Quaint, picturesque English village by the sea? TICK. Lovelorn, sad and lonely protagonist looking for hope and redemption? TICK. A found family that provides unconditional love, support and healing? TICK. A happy-ever-after fairytale ending that defies grim reality? TICK, TICK AND TICK.
In and of itself, there is nothing wrong with this; people, and yes I count myself happily among them, read these books precisely they offer consummate escape from the realities at a time of the year which is supposed to be magically diversionary in every possible way.
It’s not that The Cosy Christmas Chocolate Shop doesn’t deliver this in some sort of fashion; it most definitely does and as an escape it feels like just what the festive doctor ordered.
Where it falls down, unfortunately, is in the quality of the writing which delivers oddly-stilted dialogue, unrealistically played-out situations where problems or misunderstandings are resolved in paragraphs, not pages, and with minimal consequence, and characters who feel like they are simply going through their trope-heavy paces.
“She got out of the truck, let Alfie out from the back, and the pair of them stood watching from outside the front door of the shop as the vehicle moved off, Max giving them a final wave out of the open window and a toot of the horn. The wave of emotions that hit her was so powerful, she found herself sobbing right there out on the pavement.
‘Come on, Alfie,’ she sniffed, as he gave her a little whimper beside her. ‘Time to go home.'” (P. 277)
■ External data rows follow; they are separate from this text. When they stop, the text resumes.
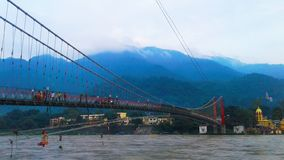 Opinião da ponte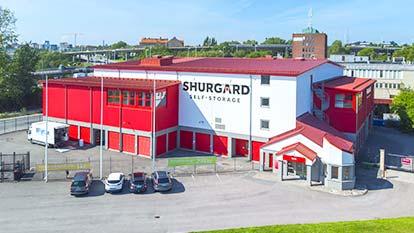Self-Storage at Shurgard Stockholm Årstaberg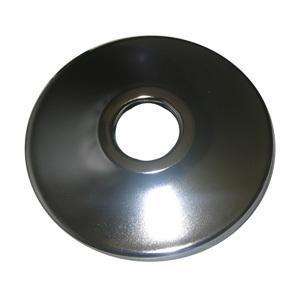 03-1601 1/2 L COPPER TUBE FLAN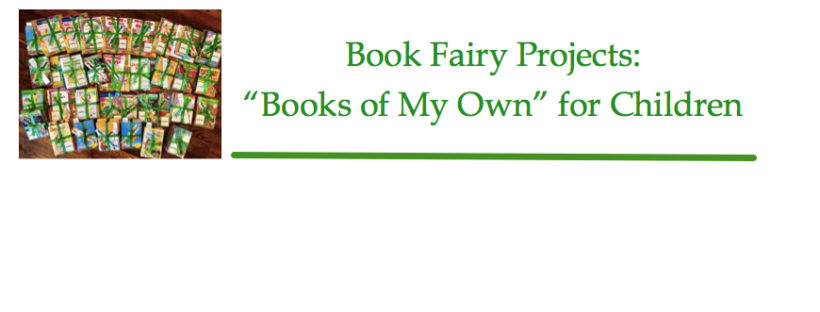 book fairy project - books are my own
At this point, you may be wondering why this would be an issue since many novels in the genre also embrace all the standard cliches and tropes – surely that is simply the way of these warm-and-fuzzy books?
In one way yes, but what makes many of these books a delight to read too is the fact that they are very well written.
They don’t simply assemble all the bits and pieces and hope that be so doing, a lovely and miraculously uplifting tale will emerge; they actively put time into solid, believable characters, real emotional stakes, and narratives that try to raise the stakes all while acknowledging that they are playing to a very much expected, but welcomingly so, script.
Where The Cosy Christmas Chocolate Shop falls down, and it’s hard to write this because it is a cosily encouraging tale that makes the dark days of COVID lockdown feel that much lighter, is that doesn’t use its constituent parts with any real imagination or with strong, affectingly good writing to bolster its cliched narrative structure.
And good writing matters as much in these stories as anything else; you have to feel like the characters are worth getting to know – in that respect the novel with Emma, her shop assistant Holly and Max being the sort of people you do want to hang out with – that the emotional stakes are as real as the genre allows and that that ending makes sense given what has come before.
That The Cosy Christmas Chocolate Shop delivers the outcome you want and need is not in dispute; it’s how it gets there that’s disappointingly sparse, a pity given that the story it tells is one we all need in the cold, unfeeling days of COVID lockdown.